689. Harrod to E. F. M. Durbin , 11 August 1937 [a]
[Replies to a letter not found and to 679 ]
I am afraid you wont get an answer to your letter of July 30 without delay. I got it as the ship was leaving Athens and it cannot be posted till Costantinople. Whether it will reach you safely from Turkey I cannot say!
I brought it on board (this is the Hellenic Travellers' Cruise on which I am taking my mother [1] ) with a view to giving it a considered reply. But the conditions are not conducive to thought. One sees sights, gets exhausted, then dozes in the sun.
The chief point of conflict between your theory and mine is that according to me the rate of increase of consumption does not slow down to the secular trend during the boom, but on the contrary such a slowing down is the signal for the crash. [2]
Perhaps I ought to distinguish 2 factors governing volume of capital output: (i) rate of increase of consumption (ii) percentage of such consumption which cannot be produced with existing machinery. In my book I only deal with (i). [3] It is possible that the rise of (ii) in the later phases of the boom might allow some slowing down of (i) without entailing a recession in the volume of capital output (which spells a crash).

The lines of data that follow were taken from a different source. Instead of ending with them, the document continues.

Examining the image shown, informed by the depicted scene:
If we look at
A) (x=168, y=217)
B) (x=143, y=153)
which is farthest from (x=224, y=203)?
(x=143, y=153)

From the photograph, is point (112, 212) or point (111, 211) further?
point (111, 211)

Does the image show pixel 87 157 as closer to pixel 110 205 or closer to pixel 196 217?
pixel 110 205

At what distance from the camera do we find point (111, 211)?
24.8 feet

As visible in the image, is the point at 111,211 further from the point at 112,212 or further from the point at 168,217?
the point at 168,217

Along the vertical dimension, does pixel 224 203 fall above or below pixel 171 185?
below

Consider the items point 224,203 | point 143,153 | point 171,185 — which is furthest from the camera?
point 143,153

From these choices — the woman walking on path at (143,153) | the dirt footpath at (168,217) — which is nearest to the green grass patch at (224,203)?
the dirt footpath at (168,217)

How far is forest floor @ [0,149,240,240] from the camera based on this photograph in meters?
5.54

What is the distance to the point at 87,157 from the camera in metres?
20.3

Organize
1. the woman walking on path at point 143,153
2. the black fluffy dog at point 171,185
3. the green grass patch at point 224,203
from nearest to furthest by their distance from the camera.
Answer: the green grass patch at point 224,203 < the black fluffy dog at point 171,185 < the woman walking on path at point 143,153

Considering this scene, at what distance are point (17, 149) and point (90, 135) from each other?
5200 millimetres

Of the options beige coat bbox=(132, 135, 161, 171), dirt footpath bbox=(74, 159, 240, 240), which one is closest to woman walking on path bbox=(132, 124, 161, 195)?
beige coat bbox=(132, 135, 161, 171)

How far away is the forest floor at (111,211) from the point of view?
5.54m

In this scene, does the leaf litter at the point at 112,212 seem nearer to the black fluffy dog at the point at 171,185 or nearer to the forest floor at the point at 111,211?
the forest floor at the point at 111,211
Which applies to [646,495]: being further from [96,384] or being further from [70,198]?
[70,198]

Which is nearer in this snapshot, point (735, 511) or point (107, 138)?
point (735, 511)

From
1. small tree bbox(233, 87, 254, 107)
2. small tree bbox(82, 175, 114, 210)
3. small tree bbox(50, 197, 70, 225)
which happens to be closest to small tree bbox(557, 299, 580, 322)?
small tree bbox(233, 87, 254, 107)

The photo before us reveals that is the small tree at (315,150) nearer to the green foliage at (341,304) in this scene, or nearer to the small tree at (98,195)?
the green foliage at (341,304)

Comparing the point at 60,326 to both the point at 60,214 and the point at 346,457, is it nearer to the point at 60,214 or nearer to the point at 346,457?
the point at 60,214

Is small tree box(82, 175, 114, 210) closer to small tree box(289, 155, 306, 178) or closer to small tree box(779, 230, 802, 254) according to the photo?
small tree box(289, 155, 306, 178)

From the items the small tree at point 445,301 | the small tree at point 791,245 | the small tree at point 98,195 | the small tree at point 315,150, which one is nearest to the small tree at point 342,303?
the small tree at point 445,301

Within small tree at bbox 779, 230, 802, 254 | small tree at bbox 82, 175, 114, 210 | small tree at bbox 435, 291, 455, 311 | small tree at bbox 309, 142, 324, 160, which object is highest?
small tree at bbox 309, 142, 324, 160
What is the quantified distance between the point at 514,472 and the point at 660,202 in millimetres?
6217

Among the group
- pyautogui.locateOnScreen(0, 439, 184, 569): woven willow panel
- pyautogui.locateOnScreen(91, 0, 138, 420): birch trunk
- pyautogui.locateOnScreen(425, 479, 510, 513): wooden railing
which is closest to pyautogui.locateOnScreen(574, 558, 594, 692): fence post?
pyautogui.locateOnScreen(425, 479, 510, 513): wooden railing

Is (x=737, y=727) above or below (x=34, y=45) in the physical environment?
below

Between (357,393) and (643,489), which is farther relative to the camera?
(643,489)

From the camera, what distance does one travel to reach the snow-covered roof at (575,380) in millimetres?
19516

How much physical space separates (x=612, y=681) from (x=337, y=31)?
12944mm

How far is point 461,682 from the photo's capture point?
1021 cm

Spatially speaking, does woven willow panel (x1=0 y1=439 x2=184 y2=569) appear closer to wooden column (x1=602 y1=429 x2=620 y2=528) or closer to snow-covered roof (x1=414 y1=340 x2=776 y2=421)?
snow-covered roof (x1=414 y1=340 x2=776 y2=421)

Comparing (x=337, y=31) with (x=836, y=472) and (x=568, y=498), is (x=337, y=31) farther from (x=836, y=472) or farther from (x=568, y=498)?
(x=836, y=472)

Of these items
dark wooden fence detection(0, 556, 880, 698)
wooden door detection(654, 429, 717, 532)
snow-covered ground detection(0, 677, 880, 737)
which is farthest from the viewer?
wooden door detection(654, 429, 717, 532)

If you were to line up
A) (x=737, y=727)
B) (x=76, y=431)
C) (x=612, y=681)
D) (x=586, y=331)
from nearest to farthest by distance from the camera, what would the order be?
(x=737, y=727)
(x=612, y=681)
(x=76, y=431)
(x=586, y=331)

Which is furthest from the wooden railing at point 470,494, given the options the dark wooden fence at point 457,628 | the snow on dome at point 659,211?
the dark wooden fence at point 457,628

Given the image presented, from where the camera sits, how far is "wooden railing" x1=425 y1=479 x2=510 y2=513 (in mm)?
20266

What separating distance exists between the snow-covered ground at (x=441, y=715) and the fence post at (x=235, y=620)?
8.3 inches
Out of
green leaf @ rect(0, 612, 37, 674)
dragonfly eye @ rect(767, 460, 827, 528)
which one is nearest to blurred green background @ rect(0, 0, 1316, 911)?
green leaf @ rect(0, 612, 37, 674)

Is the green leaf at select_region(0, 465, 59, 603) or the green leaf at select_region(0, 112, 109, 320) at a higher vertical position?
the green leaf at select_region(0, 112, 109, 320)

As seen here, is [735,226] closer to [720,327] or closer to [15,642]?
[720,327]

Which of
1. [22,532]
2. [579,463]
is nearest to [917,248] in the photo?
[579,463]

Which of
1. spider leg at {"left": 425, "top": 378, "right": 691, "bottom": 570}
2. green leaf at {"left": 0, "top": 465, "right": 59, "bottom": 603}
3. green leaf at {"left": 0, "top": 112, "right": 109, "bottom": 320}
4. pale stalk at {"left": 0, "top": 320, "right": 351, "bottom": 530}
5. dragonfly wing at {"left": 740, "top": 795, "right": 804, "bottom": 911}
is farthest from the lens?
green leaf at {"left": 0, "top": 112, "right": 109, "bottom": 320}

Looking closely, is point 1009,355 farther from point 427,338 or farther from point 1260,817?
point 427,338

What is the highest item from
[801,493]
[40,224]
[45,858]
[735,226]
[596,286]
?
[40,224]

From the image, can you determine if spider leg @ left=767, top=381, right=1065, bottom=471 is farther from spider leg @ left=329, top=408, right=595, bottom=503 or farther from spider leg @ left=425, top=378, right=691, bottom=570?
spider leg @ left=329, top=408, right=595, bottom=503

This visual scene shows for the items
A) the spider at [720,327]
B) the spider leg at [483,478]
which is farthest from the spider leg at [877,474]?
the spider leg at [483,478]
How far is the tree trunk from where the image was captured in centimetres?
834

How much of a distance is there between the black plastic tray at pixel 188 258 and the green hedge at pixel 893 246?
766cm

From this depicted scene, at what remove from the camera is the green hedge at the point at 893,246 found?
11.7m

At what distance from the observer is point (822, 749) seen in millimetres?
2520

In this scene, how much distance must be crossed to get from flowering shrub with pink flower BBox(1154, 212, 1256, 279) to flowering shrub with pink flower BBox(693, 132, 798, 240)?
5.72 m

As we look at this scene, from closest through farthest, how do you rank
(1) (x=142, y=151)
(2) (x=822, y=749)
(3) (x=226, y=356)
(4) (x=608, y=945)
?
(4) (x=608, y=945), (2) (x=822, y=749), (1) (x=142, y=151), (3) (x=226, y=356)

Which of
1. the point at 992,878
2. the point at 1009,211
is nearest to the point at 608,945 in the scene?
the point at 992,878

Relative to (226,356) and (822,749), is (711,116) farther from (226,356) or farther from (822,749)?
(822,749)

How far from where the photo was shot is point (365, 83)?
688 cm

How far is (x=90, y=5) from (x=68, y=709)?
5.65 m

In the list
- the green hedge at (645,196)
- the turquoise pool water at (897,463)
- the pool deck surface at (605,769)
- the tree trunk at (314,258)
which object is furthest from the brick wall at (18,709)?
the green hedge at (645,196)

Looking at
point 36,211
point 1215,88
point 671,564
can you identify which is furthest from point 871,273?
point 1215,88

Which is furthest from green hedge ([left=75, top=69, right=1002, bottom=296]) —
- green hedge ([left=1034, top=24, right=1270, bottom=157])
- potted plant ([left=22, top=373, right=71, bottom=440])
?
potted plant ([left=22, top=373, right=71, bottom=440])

I dont think that the boom can be sustained by bank inflation once there is any decline in the volume of capital goods required resulting from factors (i) and (ii). I regard the refusal of the banks to give extra credit as secondary, because I dont see how it can have a strong effect on (i) and (ii). Excuse the paucity of this comment.
2. See letter 679 , [jump to page] .
3. Harrod, The Trade Cycle ( 1936:8 ), chapter II, section 1.